第3話 天覧

 スマホの画面をしばらく操作したことで晶が発見した天覧の終了は「相手を殺す」か「降参させる」か。

 キョウトで行われているイクサは12人の参加者が互いの干支※1と命を賭けて戦うというもので、その中でも天覧は自分の干支を失っていない参加者同士が行う一対一の決闘である。

 天覧に限らずイクサの最中に死亡した場合には対戦相手※2に全ての干支が奪われるため当然の決着となるわけだが、降参し自分の干支を譲渡することでも天覧を行う資格を失うため、他者の介入と逃避を防ぐ遮幕※3から開放されるわけだ。


※1 12人の参加者それぞれに割り振られた十二支を表す文字状の痣のこと。右手の甲に示された己の文字と、それを囲う形で追加されていく他の参加者から奪った文字で構成される。

※2 天覧中以外の場合は致命傷を与えた相手に干支が与えられる。

※3 天覧中に周囲を囲う光の壁のこと。遮幕内の第三者はキョート内の無人区画に転移させられる。これは降参し干支を放棄した場合も同様のため降参後は一定期間の安全が保証される。


 さて、無理矢理にイクサなる殺し合いに連れ込まれた晶は目の前で気絶している盲目の男をどうするか悩む。

 先程は殺してもいいつもりで刀を振るったとはいえ、いざ生きているのならば見知らぬ相手とはいえ殺すのは後味が悪い。

 仮に相手が利己的な理由で他人の命を奪い続けていた殺人鬼であると知っていても、私刑ではなく社会的な罰を与えるべきだと感じてしまっているのは21世紀の日本人としては正常な考えであろう。

 だが男の方は住んでいた時代が違う。

 様々な時代からイクサの参加者が集められているキョウトでは現代の常識が相手に必ず通じるとは限らない。

 朦朧としつつも僅かに意識を取り戻した巳はこのまま倒れていても死を待つだけだと、晶が追撃しない理由を考えずに逃げの手を打つ。
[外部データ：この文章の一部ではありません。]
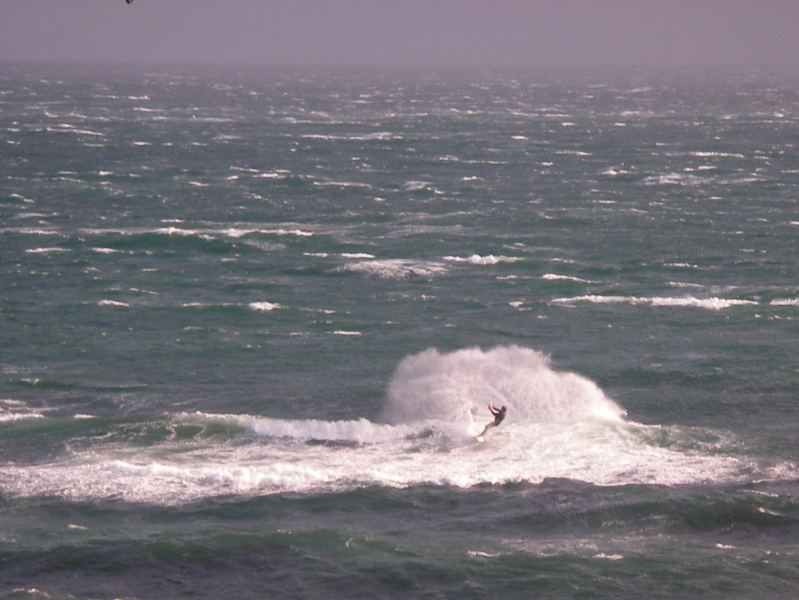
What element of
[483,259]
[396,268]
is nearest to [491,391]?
[396,268]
 スマホのアプリとして発現した晶とは異なり、盲目に配慮した脳内に直接広がるテレパシー情報として発現した自分の約定書を開いた巳は干支の放棄を申請してイクサを管理する天がそれを受理。

 晶が決断を下すよりも先に遮幕が消えて、このイクサで最初の天覧は幕を閉じた。


 今回のイクサで最初の天覧は巳──梅香の降参で幕を閉じたわけだが、その頃、他の参加者が何をしていたのかに話を移そう。

 子の干支を持つ女子高生──ヘル(本人的には不本意な渾名)は晶のケースと同様にまだイクサや約定書のことを理解していない状態。

 丑の干支を持つ金髪碧眼の女性騎士──ジャンヌ(出身地不明)は羊皮紙型の約定書を広げて天覧を観戦し、「動くのは他人の手札を見極めてからだ」と狡猾な笑みを浮かべた。

 寅の干支を持つ羽織姿の剣士──虎徹(自称)は本型の約定書を通して見た晶の居合斬りに感心して彼女との果たし合いを希望して目を輝かせ、キョウトに来て早々に出会った彼と気が合い隣で酒を酌み交わしていた辰の干支を持つ鼻が高い男──ガルシア(スペイン人)は「いたいけな少女に手を出すのは男として頂けない」と虎徹を諭す。

 その他、午未申戌亥の5人については一先ずは語らずにしておこう。

 最後に酉の干支を持つ痩せぎすの男──主水は顔見知りの敗北を前に、晶を標的に据えて移動を開始した。